→ **DIRECTIVE**
Please reproduce every one of the rows below verbatim, keeping each line unchanged.

(Collection entries)

--- --- ---

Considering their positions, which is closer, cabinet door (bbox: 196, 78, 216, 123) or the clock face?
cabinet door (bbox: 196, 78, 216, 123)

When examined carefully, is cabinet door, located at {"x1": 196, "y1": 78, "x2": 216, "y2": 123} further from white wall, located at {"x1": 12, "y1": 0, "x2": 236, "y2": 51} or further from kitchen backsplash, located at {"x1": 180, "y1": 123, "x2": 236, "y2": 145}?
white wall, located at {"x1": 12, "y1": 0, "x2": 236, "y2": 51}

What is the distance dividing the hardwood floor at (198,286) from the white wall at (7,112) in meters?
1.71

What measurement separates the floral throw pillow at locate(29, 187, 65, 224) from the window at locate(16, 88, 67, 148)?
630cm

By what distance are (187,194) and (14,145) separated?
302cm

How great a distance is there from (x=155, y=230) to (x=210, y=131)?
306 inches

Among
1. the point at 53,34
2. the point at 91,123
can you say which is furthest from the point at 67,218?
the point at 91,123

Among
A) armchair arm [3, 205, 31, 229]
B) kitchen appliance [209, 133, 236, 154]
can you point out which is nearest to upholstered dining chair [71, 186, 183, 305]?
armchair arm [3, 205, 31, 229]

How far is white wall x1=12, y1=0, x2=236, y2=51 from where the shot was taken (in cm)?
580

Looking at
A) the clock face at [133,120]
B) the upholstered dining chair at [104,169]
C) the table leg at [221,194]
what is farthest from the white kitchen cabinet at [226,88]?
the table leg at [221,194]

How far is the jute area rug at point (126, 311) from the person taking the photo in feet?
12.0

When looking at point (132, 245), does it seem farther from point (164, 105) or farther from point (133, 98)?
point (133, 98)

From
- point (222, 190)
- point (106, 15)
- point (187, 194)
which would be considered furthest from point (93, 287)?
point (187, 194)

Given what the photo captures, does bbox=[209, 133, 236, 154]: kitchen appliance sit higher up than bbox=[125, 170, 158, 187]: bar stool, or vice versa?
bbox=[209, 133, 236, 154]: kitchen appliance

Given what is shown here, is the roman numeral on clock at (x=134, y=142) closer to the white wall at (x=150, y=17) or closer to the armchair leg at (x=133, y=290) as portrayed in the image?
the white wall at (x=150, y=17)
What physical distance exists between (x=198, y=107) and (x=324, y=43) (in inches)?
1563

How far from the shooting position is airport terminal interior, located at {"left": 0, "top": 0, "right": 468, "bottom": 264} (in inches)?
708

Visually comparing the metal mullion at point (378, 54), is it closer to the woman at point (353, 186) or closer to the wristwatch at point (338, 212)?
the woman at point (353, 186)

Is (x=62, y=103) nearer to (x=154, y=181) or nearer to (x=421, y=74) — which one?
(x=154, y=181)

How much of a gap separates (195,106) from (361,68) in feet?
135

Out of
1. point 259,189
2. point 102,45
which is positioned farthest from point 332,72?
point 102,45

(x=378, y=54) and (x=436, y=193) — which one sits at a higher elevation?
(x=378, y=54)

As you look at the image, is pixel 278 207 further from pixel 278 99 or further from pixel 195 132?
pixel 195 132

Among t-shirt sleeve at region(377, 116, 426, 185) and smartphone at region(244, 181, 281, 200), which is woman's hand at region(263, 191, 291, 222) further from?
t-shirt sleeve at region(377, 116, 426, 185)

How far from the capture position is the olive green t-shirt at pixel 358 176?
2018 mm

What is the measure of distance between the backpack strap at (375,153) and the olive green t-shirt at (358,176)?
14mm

--- --- ---

→ **TASK OUTPUT**
Considering their positions, which is closer, cabinet door (bbox: 196, 78, 216, 123) or the clock face?
cabinet door (bbox: 196, 78, 216, 123)

When examined carefully, is cabinet door, located at {"x1": 196, "y1": 78, "x2": 216, "y2": 123} further from white wall, located at {"x1": 12, "y1": 0, "x2": 236, "y2": 51} or further from kitchen backsplash, located at {"x1": 180, "y1": 123, "x2": 236, "y2": 145}?
white wall, located at {"x1": 12, "y1": 0, "x2": 236, "y2": 51}

What is the distance dividing the hardwood floor at (198,286) from the white wall at (7,112) in meters?
1.71

What measurement separates the floral throw pillow at locate(29, 187, 65, 224) from the window at locate(16, 88, 67, 148)?
630cm

By what distance are (187,194) and (14,145) separated?
302cm

How great a distance is there from (x=155, y=230) to (x=210, y=131)?
306 inches

Among
1. the point at 53,34
2. the point at 91,123
can you say which is furthest from the point at 67,218?
the point at 91,123

Among
A) armchair arm [3, 205, 31, 229]
B) kitchen appliance [209, 133, 236, 154]
can you point out which is nearest to upholstered dining chair [71, 186, 183, 305]?
armchair arm [3, 205, 31, 229]

How far is white wall x1=12, y1=0, x2=236, y2=51 from where the shot was taken (in cm)?
580

Looking at
A) the clock face at [133,120]
B) the upholstered dining chair at [104,169]
C) the table leg at [221,194]
what is farthest from the white kitchen cabinet at [226,88]?
the table leg at [221,194]

How far is the jute area rug at point (126, 311) from the person taking the photo in feet?
12.0

When looking at point (132, 245), does it seem farther from point (164, 105) or farther from point (133, 98)?
point (133, 98)

From
- point (222, 190)
- point (106, 15)
- point (187, 194)
which would be considered furthest from point (93, 287)?
point (187, 194)

Given what the photo captures, does bbox=[209, 133, 236, 154]: kitchen appliance sit higher up than bbox=[125, 170, 158, 187]: bar stool, or vice versa?
bbox=[209, 133, 236, 154]: kitchen appliance

Given what is shown here, is the roman numeral on clock at (x=134, y=142) closer to the white wall at (x=150, y=17) or closer to the armchair leg at (x=133, y=290) as portrayed in the image?
the white wall at (x=150, y=17)
What physical distance exists between (x=198, y=107) and (x=324, y=43) (in inches)?
1563

How far from the shooting position is airport terminal interior, located at {"left": 0, "top": 0, "right": 468, "bottom": 264} (in inches)?
708

Visually comparing the metal mullion at point (378, 54), is it closer to the woman at point (353, 186) or closer to the wristwatch at point (338, 212)?
the woman at point (353, 186)

Is (x=62, y=103) nearer to (x=154, y=181) or nearer to (x=421, y=74) — which one?
(x=154, y=181)

How much of a gap separates (195,106) from (361,68) in feet?
135

Out of
1. point 259,189
2. point 102,45
which is positioned farthest from point 332,72?
point 102,45

(x=378, y=54) and (x=436, y=193) — which one sits at a higher elevation?
(x=378, y=54)

As you look at the image, is pixel 278 207 further from pixel 278 99 or further from pixel 195 132?
pixel 195 132

Among t-shirt sleeve at region(377, 116, 426, 185) and smartphone at region(244, 181, 281, 200), which is woman's hand at region(263, 191, 291, 222) further from?
t-shirt sleeve at region(377, 116, 426, 185)

How far from the capture position is the olive green t-shirt at pixel 358 176?
2018 mm

What is the measure of distance between the backpack strap at (375,153) and the olive green t-shirt at (358,176)?
14mm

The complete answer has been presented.